Le Passe Muraille

Gripari le stoïcien

Un entretien avec JLK, en 1979.

Pierrot la lune : tel est le titre du livre avec lequel, en 1963, Pierre Gripari a fait son entrée en littérature. Récit autobiographique de ses jeunes années, où sont évoquées ses relations très problématiques avec sa mère, le temps de l’Occupation et de la Libération, la prise de conscience de son homosexualité et ses premiers choix, question religion et politique (athée, il cotisa quelque temps au PCF, à l’époque stalinienne, pour se transplanter ensuite dans une façon à lui de fascisme), ses passions littéraires et philosophiques et ses premières expériences d’écrivain, cet ouvrage d’une prenante franchise, constitue certainement, aujourd’hui encore, la meilleure introduction à son univers.

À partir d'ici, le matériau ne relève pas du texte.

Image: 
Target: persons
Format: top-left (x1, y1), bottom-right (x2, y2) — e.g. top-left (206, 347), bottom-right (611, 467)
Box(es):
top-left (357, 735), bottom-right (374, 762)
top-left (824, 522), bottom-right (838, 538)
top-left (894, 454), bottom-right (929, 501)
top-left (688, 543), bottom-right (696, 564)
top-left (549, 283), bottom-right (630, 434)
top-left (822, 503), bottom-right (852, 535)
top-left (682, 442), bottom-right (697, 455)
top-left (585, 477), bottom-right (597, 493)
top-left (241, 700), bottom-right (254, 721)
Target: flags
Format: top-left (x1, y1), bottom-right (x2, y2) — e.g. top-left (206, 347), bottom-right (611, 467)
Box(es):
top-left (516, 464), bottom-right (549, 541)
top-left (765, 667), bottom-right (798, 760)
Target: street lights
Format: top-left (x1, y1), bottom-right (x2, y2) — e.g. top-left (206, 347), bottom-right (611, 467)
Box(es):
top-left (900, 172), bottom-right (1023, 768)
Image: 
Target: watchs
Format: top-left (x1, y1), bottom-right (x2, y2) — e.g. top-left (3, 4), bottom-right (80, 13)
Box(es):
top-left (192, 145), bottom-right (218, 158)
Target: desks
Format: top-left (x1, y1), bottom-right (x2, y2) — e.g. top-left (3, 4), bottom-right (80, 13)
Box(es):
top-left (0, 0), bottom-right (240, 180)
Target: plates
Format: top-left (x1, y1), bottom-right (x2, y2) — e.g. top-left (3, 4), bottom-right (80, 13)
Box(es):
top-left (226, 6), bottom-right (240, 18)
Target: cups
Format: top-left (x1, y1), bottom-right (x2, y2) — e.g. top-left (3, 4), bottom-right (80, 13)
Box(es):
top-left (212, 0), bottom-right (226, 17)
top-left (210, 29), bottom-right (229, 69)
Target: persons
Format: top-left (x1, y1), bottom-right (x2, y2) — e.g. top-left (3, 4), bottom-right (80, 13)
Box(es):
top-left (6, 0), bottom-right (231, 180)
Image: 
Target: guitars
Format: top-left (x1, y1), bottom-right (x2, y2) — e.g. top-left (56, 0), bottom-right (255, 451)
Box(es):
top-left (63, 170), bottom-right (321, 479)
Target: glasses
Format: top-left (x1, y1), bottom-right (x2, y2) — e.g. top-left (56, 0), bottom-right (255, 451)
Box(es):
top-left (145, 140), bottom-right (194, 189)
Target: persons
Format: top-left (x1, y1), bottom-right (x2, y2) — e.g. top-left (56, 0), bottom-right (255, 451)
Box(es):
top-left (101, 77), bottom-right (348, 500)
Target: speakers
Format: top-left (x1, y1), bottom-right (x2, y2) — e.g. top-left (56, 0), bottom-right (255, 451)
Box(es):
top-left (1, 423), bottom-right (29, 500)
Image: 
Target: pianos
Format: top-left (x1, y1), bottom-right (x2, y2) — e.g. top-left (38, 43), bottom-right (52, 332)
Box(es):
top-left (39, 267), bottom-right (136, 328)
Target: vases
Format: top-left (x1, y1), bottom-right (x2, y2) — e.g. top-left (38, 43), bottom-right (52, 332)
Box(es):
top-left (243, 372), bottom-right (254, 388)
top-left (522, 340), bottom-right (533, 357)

Parvenu depuis lors à la pleine maîtrise de ses moyens expressifs, Pierre Gripari a publié une quinzaine d’autres livres, des romans, des contes, des nouvelles fantastiques, des pièces de théâtre (son Lieutenant Tenant obtint, il y a quelques années, un vif succès à Paris, et le deuxième volume des ses œuvres dramatiques vient de paraître) ou, encore, des « lectures commentées ».

À côté de ses contes pour enfants (les plus célèbres étant les Contes de la rue Broca) ou pour adultes (les admirables recueils de Diable, Dieu et autres contes de menterie ou de L’Arrière-monde), Gripari s’est attaché par trois fois à concentrer tout ce qui lui tenait à cœur dans les romans « fourre-tout » que sont La vie, la mort et la résurrection de Socrate-Marie Gripotard, Frère Gaucher ou le voyage en Chine et, paru l’an dernier, Vies parallèles de Roman Branchu.

À chaque fois, ces inclassables bilans romanesques cristallisent dans une forme à la fois savante et saugrenue, mais toujours soumise à la même logique organique. Cette originalité pourrait alors nous faire rapprocher l’écrivain d’un Jean-Paul Richer, celui des Romantiques allemands qu’il affectionne d’ailleurs entre tous, et avec lequel il partage un goût marqué pour le mélange des genres et les passages incessants de la magie narrative aux spéculations intellectuelles, la même ingénuité nimbée de profonde tristesse, et enfin le même génie tâtonnant entre délire et sagesse.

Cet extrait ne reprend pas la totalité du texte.